Tuesday, January 1, 2013

Exordium: the beginning of what is likely to be a fecund year of complicated words and witty conversations

Dear Internet,

Hello.  This is my first blog post concerning the Wonderful World of Words, a place on the Internet where dictionary.com's Word of the Day is put into context that is useful funny for 365 days.  My name is Jillian, and I am currently a freshman at Syracuse University (Newhouse 2016!) where I'm studying to be a TRF (Television/Radio/Film) major.  I live far from school, in Southern California, but it just makes feeling the sun on my face even better when I come home.

My purpose with this blog is to look up the Word of the Day everyday on dictionary.com, use it in conversation during my day, then write about said conversation and how I used it in context.  Boring you say?  Not much better than reading about a PBS special for non-four-year-olds?  Think again!  Because I will use these ornate, lucid words that only your English teacher would ever use in real life and stick them smack dab in the middle of an ordinary conversation.  I know.  To some people, this sounds evil.

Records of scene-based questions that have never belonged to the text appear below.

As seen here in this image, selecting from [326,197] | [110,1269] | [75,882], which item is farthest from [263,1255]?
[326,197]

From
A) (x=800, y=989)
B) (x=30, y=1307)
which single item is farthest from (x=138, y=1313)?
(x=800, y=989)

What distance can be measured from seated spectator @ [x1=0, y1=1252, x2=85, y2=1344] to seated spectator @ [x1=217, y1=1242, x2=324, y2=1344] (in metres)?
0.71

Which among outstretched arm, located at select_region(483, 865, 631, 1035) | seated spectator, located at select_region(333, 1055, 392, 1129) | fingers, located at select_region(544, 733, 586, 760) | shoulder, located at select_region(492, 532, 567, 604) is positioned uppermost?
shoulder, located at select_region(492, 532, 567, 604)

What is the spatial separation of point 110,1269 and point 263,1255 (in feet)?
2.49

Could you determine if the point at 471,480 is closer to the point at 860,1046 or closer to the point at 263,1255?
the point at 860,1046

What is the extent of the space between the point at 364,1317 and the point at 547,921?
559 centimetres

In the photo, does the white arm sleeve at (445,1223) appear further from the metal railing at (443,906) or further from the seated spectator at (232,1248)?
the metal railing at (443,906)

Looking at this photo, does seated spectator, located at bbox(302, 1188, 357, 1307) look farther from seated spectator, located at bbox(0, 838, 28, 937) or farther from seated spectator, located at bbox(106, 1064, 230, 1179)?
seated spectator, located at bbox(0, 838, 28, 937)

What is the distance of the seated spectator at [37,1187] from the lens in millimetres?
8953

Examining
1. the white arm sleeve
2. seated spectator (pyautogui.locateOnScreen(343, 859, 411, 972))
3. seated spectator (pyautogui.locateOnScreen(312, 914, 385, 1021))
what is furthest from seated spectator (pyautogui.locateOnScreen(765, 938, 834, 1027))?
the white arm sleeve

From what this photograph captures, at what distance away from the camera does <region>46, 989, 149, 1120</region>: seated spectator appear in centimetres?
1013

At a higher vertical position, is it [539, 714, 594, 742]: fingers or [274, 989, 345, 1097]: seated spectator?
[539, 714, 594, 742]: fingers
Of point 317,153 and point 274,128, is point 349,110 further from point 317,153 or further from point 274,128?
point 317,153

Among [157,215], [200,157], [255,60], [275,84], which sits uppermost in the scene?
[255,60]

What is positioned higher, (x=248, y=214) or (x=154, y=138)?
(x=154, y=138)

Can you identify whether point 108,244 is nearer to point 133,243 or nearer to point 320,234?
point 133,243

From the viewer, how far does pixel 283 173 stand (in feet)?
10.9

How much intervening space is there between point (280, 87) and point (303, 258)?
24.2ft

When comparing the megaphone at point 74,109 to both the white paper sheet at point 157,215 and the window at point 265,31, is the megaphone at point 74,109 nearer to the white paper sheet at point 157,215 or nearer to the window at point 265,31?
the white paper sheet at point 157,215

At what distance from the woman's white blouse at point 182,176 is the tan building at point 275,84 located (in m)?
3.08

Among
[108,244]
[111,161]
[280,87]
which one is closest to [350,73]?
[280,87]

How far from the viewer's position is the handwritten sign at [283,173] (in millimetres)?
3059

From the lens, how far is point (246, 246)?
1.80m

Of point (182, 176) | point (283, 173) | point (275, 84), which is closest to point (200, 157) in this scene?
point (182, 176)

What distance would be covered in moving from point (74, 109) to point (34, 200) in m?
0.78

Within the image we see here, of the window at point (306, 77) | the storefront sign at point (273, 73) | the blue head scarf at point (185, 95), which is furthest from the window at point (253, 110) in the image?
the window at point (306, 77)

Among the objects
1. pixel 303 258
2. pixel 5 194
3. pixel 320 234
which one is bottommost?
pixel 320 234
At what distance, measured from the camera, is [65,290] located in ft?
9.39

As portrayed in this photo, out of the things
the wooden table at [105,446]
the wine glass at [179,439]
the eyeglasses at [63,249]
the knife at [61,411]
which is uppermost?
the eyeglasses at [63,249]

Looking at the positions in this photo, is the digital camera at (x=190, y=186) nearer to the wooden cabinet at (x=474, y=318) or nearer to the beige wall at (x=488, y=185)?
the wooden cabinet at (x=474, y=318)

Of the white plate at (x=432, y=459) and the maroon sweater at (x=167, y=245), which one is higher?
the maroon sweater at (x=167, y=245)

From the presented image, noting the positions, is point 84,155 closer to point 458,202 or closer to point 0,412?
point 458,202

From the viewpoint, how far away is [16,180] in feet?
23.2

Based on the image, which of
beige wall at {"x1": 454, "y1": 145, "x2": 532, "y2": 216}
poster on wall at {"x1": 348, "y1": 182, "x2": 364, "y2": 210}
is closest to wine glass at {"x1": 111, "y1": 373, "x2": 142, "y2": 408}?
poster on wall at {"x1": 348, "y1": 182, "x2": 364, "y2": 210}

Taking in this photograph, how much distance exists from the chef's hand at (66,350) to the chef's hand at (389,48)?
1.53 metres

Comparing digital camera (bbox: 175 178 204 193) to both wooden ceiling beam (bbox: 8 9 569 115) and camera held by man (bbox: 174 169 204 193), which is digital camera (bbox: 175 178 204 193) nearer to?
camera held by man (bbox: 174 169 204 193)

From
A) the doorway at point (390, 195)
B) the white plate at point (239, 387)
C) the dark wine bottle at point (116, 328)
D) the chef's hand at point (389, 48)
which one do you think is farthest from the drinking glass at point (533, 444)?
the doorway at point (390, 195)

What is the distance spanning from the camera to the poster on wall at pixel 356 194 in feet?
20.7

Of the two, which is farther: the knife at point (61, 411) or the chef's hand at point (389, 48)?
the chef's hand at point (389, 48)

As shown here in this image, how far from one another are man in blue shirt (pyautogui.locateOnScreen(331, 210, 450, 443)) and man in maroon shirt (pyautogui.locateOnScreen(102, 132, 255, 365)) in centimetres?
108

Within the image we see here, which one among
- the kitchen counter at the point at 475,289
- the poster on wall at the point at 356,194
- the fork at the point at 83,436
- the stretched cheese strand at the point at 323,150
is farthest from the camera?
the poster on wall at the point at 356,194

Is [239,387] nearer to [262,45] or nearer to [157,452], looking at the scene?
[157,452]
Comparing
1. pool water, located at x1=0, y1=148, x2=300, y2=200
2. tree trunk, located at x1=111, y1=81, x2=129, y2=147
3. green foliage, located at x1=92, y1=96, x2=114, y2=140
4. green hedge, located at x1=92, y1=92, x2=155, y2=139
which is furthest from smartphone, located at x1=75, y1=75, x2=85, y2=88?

Purposefully using big words?  And then writing about it on the Internet?  Psh, nerd.  But the thing is, I've got a lifetime of major writing projects ahead of me.  I'm in college after all.  I'll be taking two writing intensive classes this semester, a grammar class, a communications class.  I'll be writing papers of fiction and non-fiction alike, and I'll be sending them to my professors, to future employers, and to Lorne Michaels.  I've got to brush up on my vocabulary if I'm every going to achieve the kind of Internet fame every blogger so desperately pines for.

I'm not going to engage in my quoting practice today, but I will tell you what homeboy Webster says the WoD is:

exordium

\ ig-ZAWR-dee-uhm \  , noun;
1. The beginning of anything.
2. The introductory part of an oration, treatise, etc.

The exordium of the new year is upon us, so I wish you all a happy 2013!